A maioria dos novos casos de infecção por VIH ocorreu em indivíduos naturais de Portugal (64,2%), mantendo-se o predomínio de casos de transmissão heterossexual. “No entanto, os casos em homens que têm relações sexuais com homens corresponderam a 49,2% dos novos diagnósticos em homens” e apresentaram a idade mediana mais baixa (31 anos), adianta a DGS em comunicado.

Quanto à percentagem de diagnósticos tardios, um problema que preocupa os especialistas, esta ainda é superior à da União Europeia.
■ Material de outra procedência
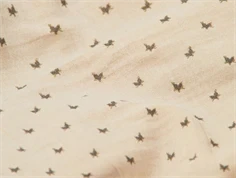 Lil Atelier babytæppe/stofble peyote blueberry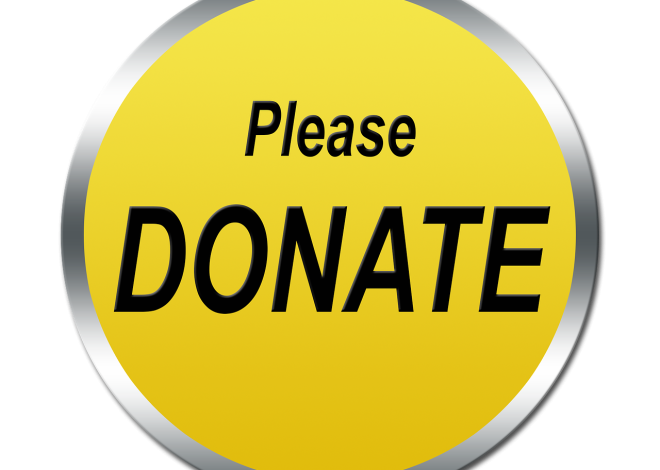 How to Organize a Successful Non-Profit DIY Fundraiser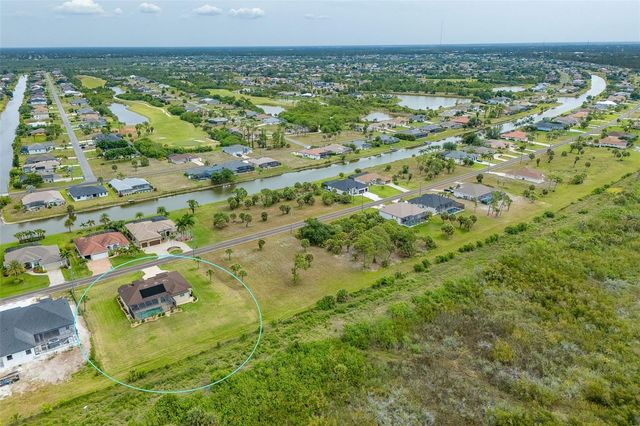 1181 BOUNDARY BOULEVARD, Rotonda West, FL 33947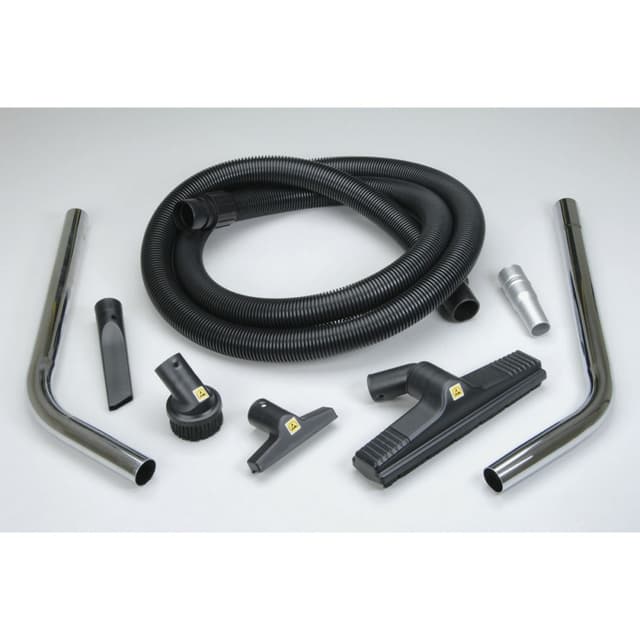 Division II Vacuum Conductive Cleaning Kit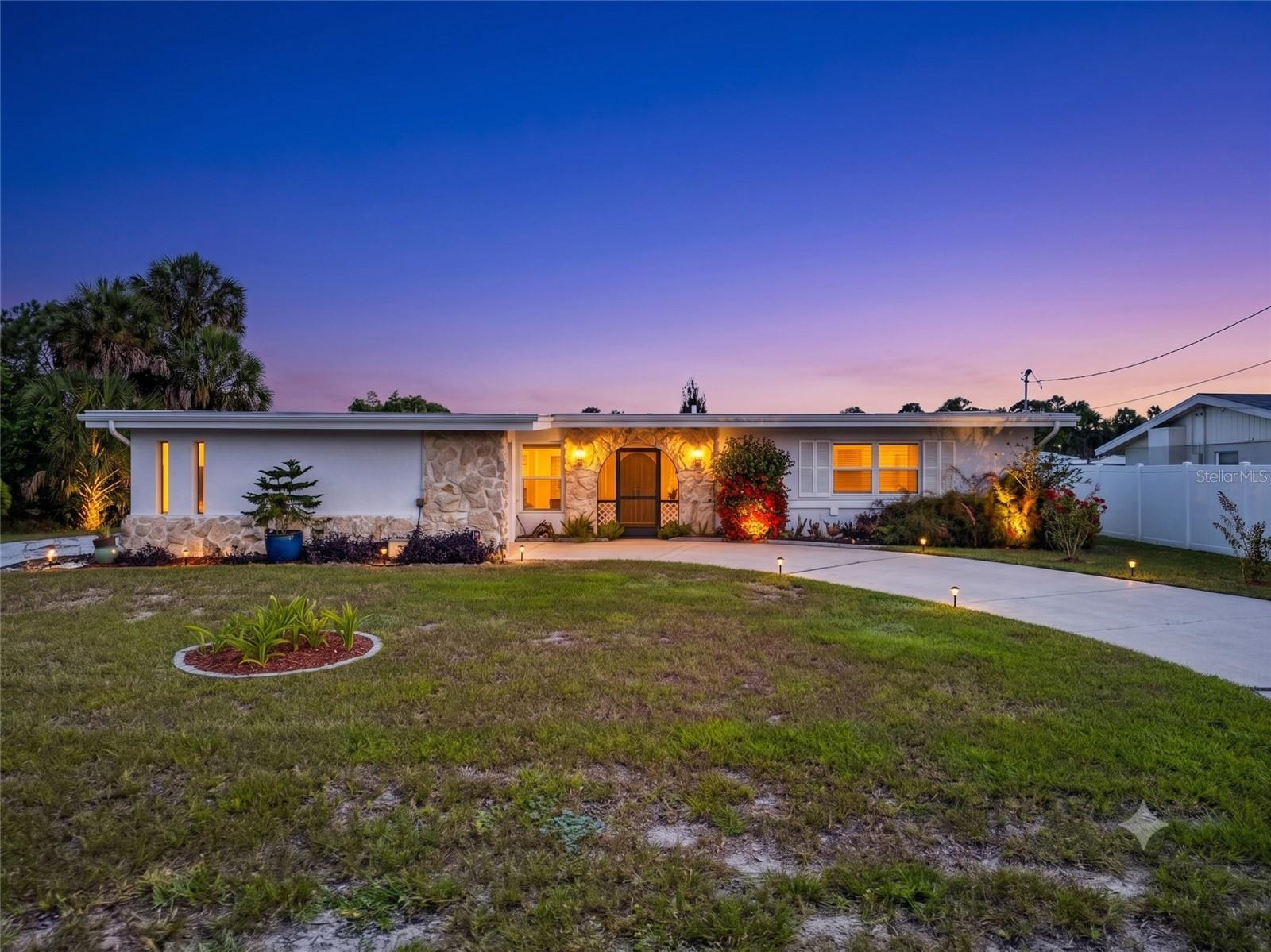 PORT CHARLOTTE SEC 008 - Residential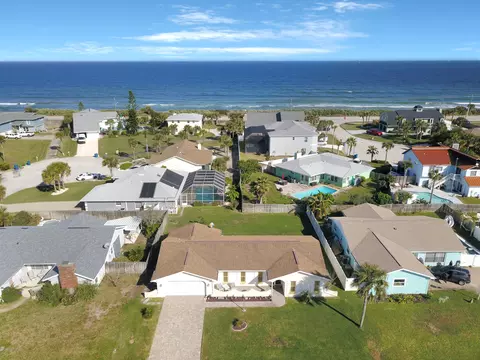 58 E Sea Harbor Dr, Ormond Beach, FL 32176 photo 4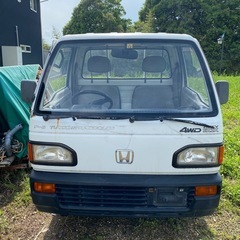 ホンダ　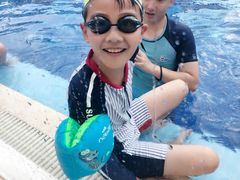 -龙格亲子游泳俱乐部(常熟中心店)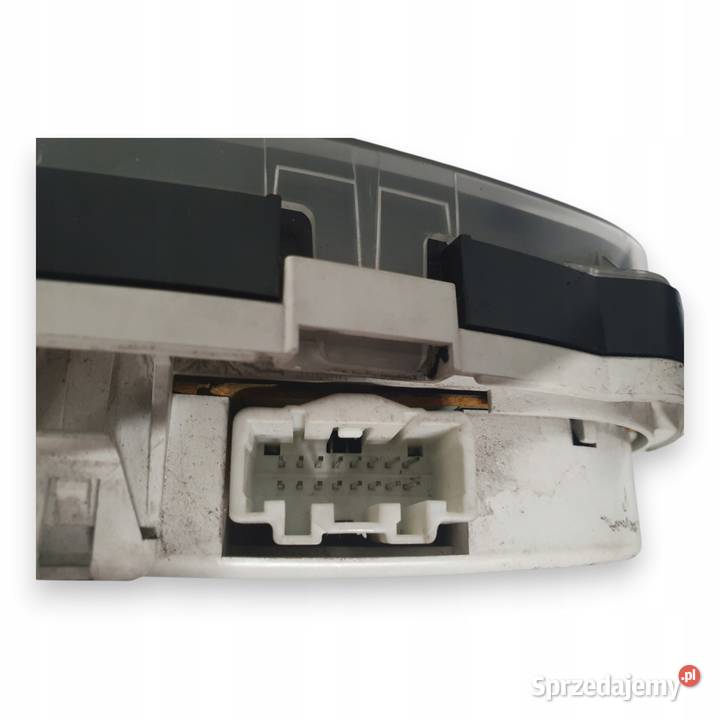 LICZNIK ZEGARY 3M7110849NH Mazda 2 DY 13 14 16V osobowe Chełm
As estimativas realizadas para 2017 revelaram que viviam em Portugal 39.820 pessoas com infecção por VIH e que 7,8% não estavam diagnosticadas, sendo esta proporção mais elevada nos casos em homens heterossexuais (13,9%) e mais baixa em utilizadores de drogas injectáveis (1,5%). O tempo médio entre a infecção e o diagnóstico foi de 3-4 anos, no final de 2017.
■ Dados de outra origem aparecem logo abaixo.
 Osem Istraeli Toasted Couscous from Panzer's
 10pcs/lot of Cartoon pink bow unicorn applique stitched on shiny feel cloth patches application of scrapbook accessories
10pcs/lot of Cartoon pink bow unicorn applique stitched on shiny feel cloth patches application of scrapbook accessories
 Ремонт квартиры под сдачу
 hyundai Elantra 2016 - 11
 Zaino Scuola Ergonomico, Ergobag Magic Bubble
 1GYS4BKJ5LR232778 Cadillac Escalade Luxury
Para os responsáveis pelo programa da DGS, é necessário “melhorar as estratégias de rastreio, entre elas a manutenção das respostas comunitárias”, alargar os testes rápidos nas farmácias e criar alertas para rastreio de pessoas com condições de infecção nos centros de saúde”.

Já se sabia que Portugal atingiu no final de 2017 os três objectivos da ONU SIDA, com 92,2% das pessoas que vivem com VIH diagnosticadas, sendo que, destas, 90,3% estão em tratamento e, neste grupo, 93% vivem com carga viral suprimida (ou seja, com menor risco de transmissão).
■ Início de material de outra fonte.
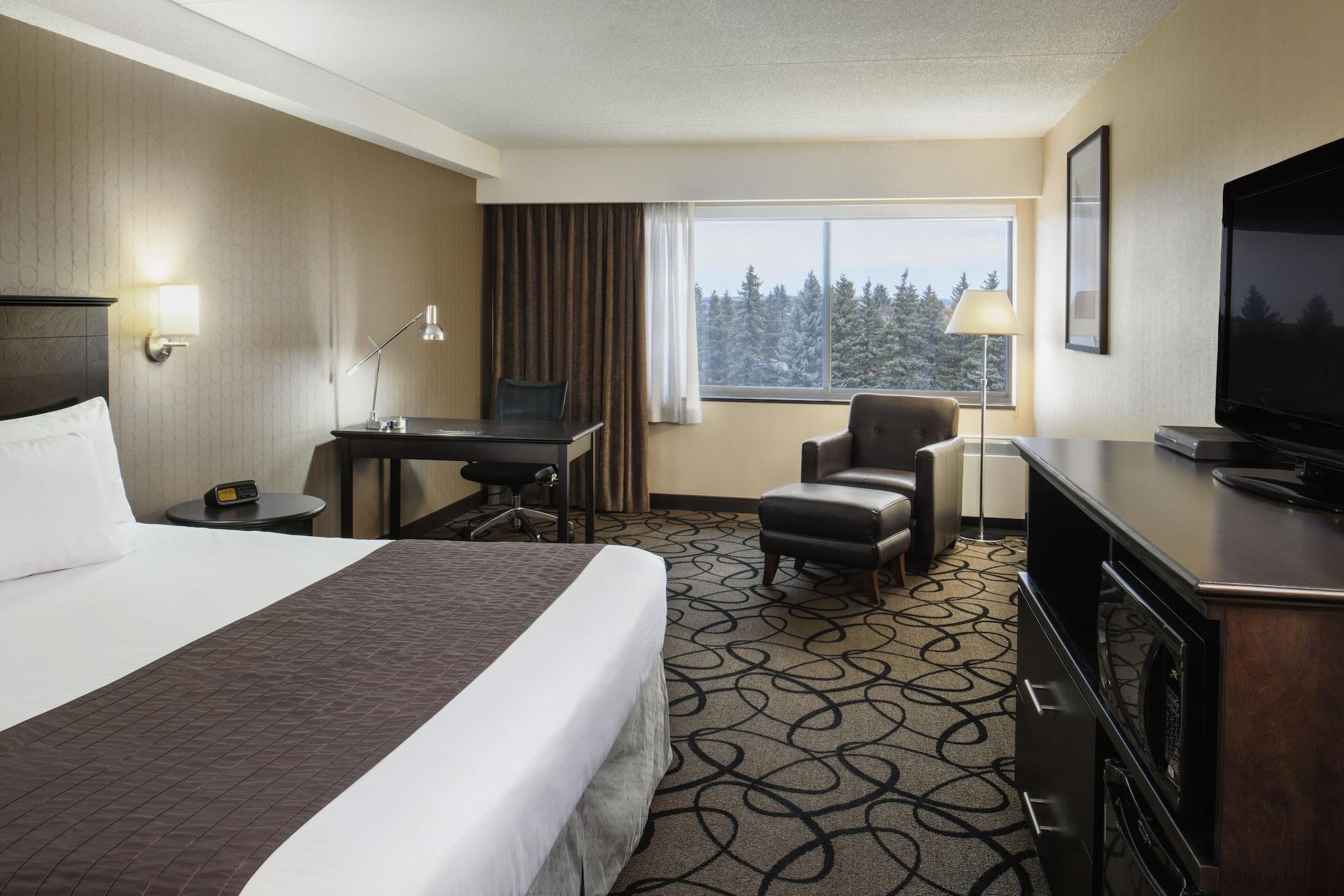 Valhalla Hotel & Conference Centre Thunder Bay Ngoại thất bức ảnh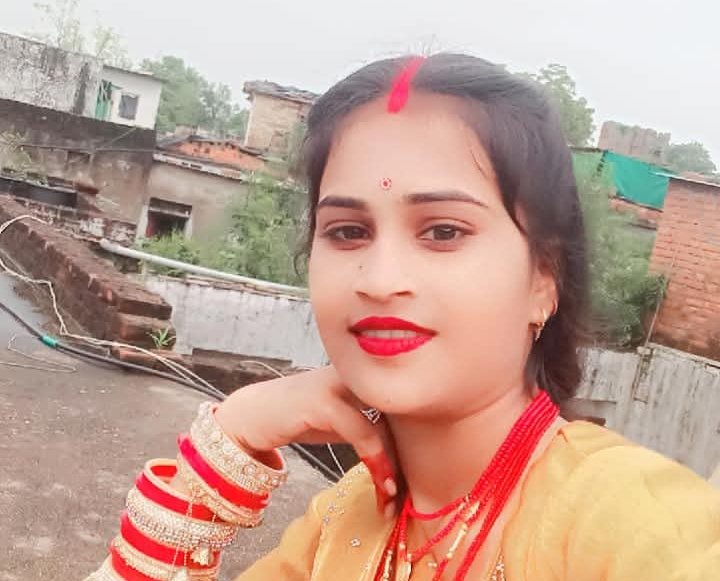 शादी के 3 महीने बाद पत्नी पर 18.70 लाख लेकर मायके जाने का आरोप, पति ने SP से लगाई रकम वापस दिलाने की गुहार / Shivpuri News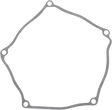 MOOSE RACING Clutch Cover Gasket 816590MSE - Cycle City Outdoors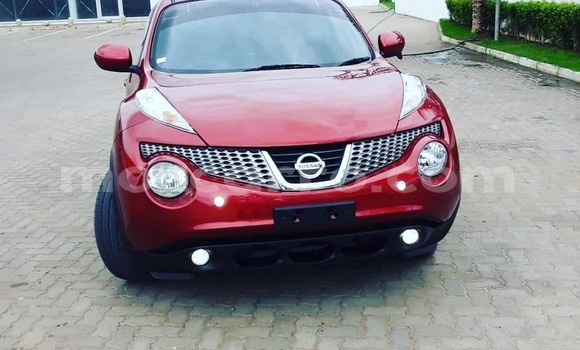 Comprar Novo Nissan Juke De outros Carro em Maputo em Maputo Comprar Novo Nissan Juke De outros Carro em Maputo em Maputo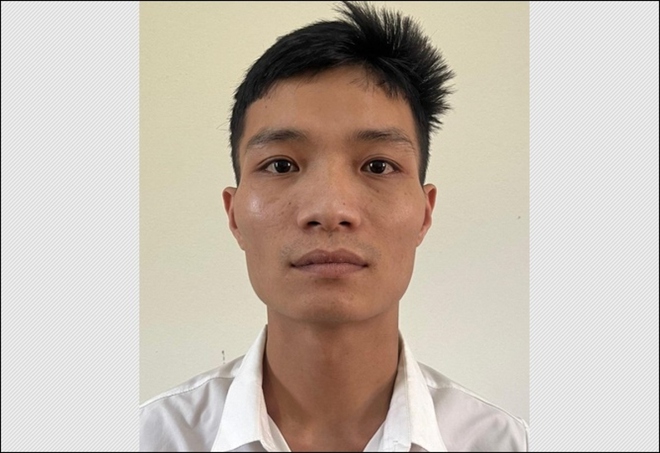 Đ&oacute;ng giả l&agrave;m thợ điện v&agrave;o si&ecirc;u thị trộm cắp hơn 400 triệu đồng - Ảnh 1.
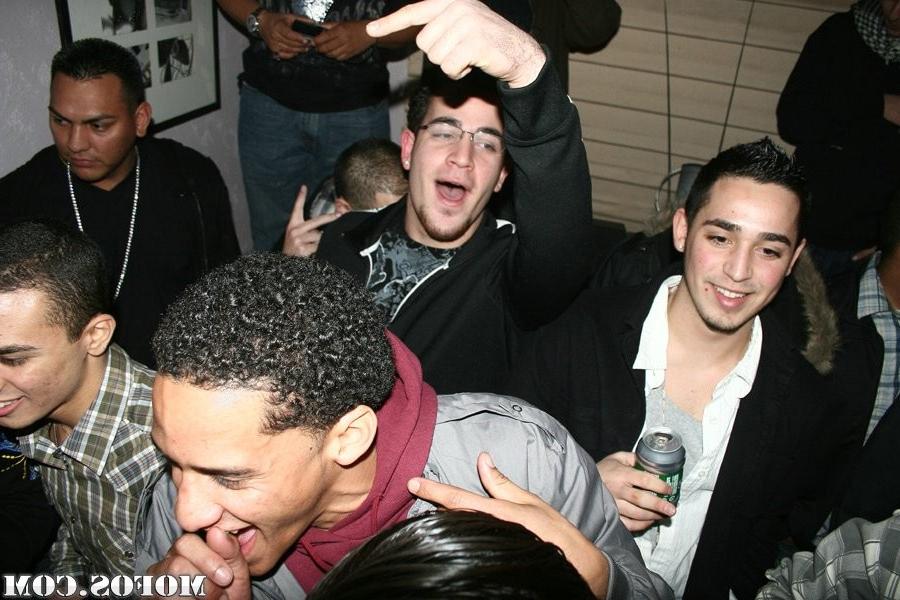 16P Karmen Kennedy drunk slut fucked in public at wild party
“Apesar desta conquista, a aposta na disponibilização de meios preventivos e de redução de riscos e minimização de danos, assim como a promoção do rastreio da infecção e da referenciação das pessoas com resultados reactivos para os cuidados hospitalares mantêm-se como eixos prioritários da resposta nacional à infecção”, insiste a DGS.

Cinco milhões de preservativos

Os responsáveis pela estratégia de combate à infecção adiantam ainda que no ano passado foram distribuídos cerca de cinco milhões de preservativos masculinos, cento e setenta mil preservativos femininos e um milhão e trezentas mil seringas. Além disso, até agora, iniciaram PrEP (profilaxia pré-exposição) cerca de mil pessoas, possibilidade disponibilizada a partir de Fevereiro de 2018, e foram realizados mais de cinquenta mil testes rápidos para VIH em diversas estruturas de saúde e organizações não-governamentais, um aumento de cerca de 28% no número de testes realizados face a 2017.

“Temos cerca de mil pessoas em PrEP e queremos chegar a muitas mais”, disse à Lusa a directora do Programa Nacional para a Infecção VIH/Sida e Hepatites Virais, Isabel Aldir, no final da apresentação do relatório. A médica notou que é difícil estimar o número de pessoas que podem beneficiar desta profilaxia, mas, tendo como exemplo países como populações semelhantes à portuguesa, podem situar-se entre as 10 e as 15 mil pessoas. Mas quem faz PrEP "não pode descurar as outras medidas de prevenção”, até porque esta profilaxia só previne o VIH, não previne outras infecções sexualmente transmissíveis, nem a hepatite crónica, avisou.